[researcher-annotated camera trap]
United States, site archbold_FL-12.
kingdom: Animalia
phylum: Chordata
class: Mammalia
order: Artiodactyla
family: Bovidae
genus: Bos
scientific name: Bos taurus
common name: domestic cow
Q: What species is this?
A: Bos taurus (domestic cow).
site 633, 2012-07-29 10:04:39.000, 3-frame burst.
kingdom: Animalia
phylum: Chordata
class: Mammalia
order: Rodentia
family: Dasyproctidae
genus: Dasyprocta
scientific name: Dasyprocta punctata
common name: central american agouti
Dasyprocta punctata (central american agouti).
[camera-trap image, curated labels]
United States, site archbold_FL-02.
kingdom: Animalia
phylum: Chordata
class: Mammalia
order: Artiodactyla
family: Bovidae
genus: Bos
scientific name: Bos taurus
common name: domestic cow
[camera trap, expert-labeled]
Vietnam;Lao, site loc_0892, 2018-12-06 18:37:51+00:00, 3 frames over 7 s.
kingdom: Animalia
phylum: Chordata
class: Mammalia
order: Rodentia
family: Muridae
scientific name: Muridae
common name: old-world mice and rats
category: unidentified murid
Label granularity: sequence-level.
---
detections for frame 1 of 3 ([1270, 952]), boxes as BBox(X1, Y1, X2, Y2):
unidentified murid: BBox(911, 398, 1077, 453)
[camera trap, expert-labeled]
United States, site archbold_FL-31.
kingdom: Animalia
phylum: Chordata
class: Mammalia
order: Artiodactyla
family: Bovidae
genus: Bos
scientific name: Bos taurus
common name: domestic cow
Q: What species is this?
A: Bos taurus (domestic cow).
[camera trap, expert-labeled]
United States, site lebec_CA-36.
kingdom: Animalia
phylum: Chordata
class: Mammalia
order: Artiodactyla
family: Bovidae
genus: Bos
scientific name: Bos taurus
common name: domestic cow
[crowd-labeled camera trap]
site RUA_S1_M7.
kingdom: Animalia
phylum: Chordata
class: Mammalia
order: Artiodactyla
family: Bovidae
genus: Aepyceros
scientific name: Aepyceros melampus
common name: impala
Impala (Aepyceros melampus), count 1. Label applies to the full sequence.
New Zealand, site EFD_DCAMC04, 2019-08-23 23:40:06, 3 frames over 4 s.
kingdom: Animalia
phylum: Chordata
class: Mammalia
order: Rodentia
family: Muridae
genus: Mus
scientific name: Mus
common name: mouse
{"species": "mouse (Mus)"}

==*==

**Directions:** Make an exact copy of every line in the data.

**Result:**
[researcher-annotated camera trap]
United States, site archbold_FL-12.
kingdom: Animalia
phylum: Chordata
class: Mammalia
order: Artiodactyla
family: Bovidae
genus: Bos
scientific name: Bos taurus
common name: domestic cow
Q: What species is this?
A: Bos taurus (domestic cow).
site 633, 2012-07-29 10:04:39.000, 3-frame burst.
kingdom: Animalia
phylum: Chordata
class: Mammalia
order: Rodentia
family: Dasyproctidae
genus: Dasyprocta
scientific name: Dasyprocta punctata
common name: central american agouti
Dasyprocta punctata (central american agouti).
[camera-trap image, curated labels]
United States, site archbold_FL-02.
kingdom: Animalia
phylum: Chordata
class: Mammalia
order: Artiodactyla
family: Bovidae
genus: Bos
scientific name: Bos taurus
common name: domestic cow
[camera trap, expert-labeled]
Vietnam;Lao, site loc_0892, 2018-12-06 18:37:51+00:00, 3 frames over 7 s.
kingdom: Animalia
phylum: Chordata
class: Mammalia
order: Rodentia
family: Muridae
scientific name: Muridae
common name: old-world mice and rats
category: unidentified murid
Label granularity: sequence-level.
---
detections for frame 1 of 3 ([1270, 952]), boxes as BBox(X1, Y1, X2, Y2):
unidentified murid: BBox(911, 398, 1077, 453)
[camera trap, expert-labeled]
United States, site archbold_FL-31.
kingdom: Animalia
phylum: Chordata
class: Mammalia
order: Artiodactyla
family: Bovidae
genus: Bos
scientific name: Bos taurus
common name: domestic cow
Q: What species is this?
A: Bos taurus (domestic cow).
[camera trap, expert-labeled]
United States, site lebec_CA-36.
kingdom: Animalia
phylum: Chordata
class: Mammalia
order: Artiodactyla
family: Bovidae
genus: Bos
scientific name: Bos taurus
common name: domestic cow
[crowd-labeled camera trap]
site RUA_S1_M7.
kingdom: Animalia
phylum: Chordata
class: Mammalia
order: Artiodactyla
family: Bovidae
genus: Aepyceros
scientific name: Aepyceros melampus
common name: impala
Impala (Aepyceros melampus), count 1. Label applies to the full sequence.
New Zealand, site EFD_DCAMC04, 2019-08-23 23:40:06, 3 frames over 4 s.
kingdom: Animalia
phylum: Chordata
class: Mammalia
order: Rodentia
family: Muridae
genus: Mus
scientific name: Mus
common name: mouse
{"species": "mouse (Mus)"}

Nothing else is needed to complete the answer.